DIRECTIONS FOR THIS TASK:
Copy the listing below with "Chapter" replaced by "Part" and every other word unchanged. Omit the pictures.

-- DATA UNDER STUDY follows --

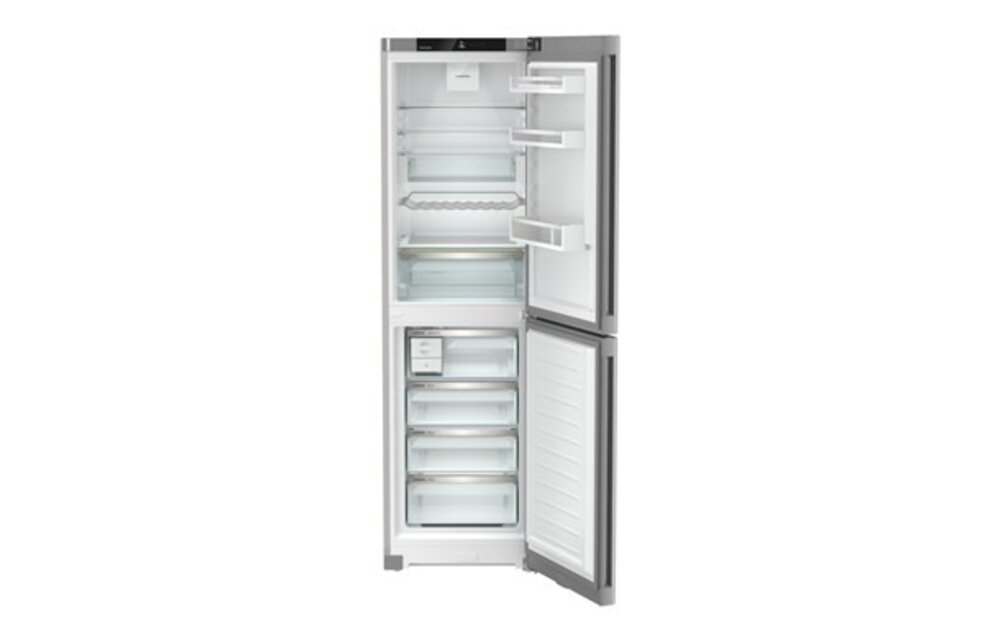 Liebherr CNsfd 5724-20 - Koel-vriescombinatie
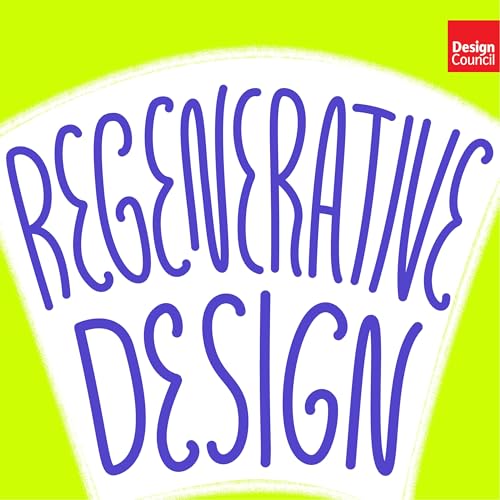 Episode 2: Regenerative Design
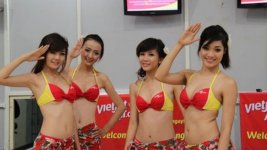 vietjet4.jpeg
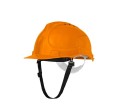 helm-przemyslowy-bratek-3-z-paskiem-pomaranczowy.jpg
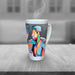 McLovin Him - Latte Mug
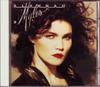 CD ALANNAH MYLES Аланна Майлз ASCD1 ATLANTIC 1989 Япония Рок Б/у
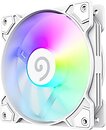 Фото GameMax FN12A-S5-W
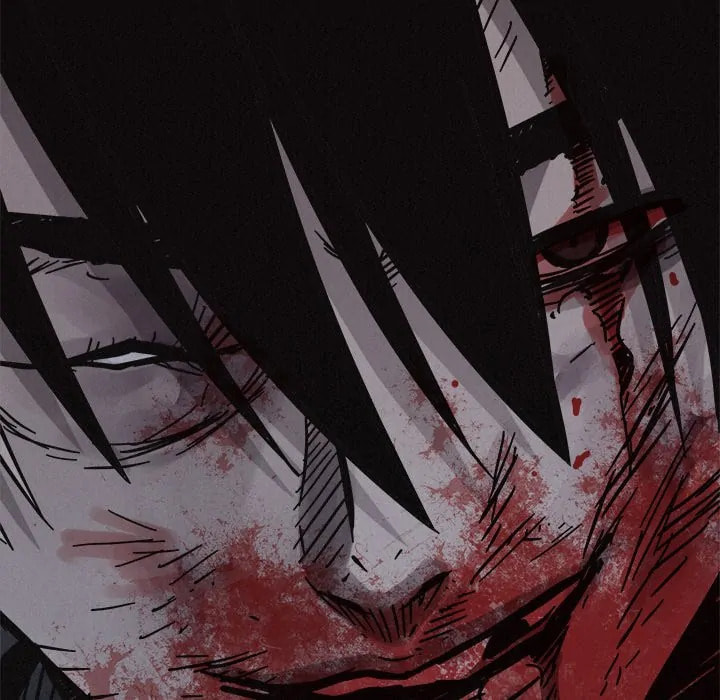 Pounding Chapter 77 page 51 -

-- DATA UNDER STUDY concluded --

FINAL ANSWER:
 Liebherr CNsfd 5724-20 - Koel-vriescombinatie
 Episode 2: Regenerative Design
 vietjet4.jpeg
 helm-przemyslowy-bratek-3-z-paskiem-pomaranczowy.jpg
 McLovin Him - Latte Mug
 CD ALANNAH MYLES Аланна Майлз ASCD1 ATLANTIC 1989 Япония Рок Б/у
 Фото GameMax FN12A-S5-W
 Pounding Part 77 page 51 -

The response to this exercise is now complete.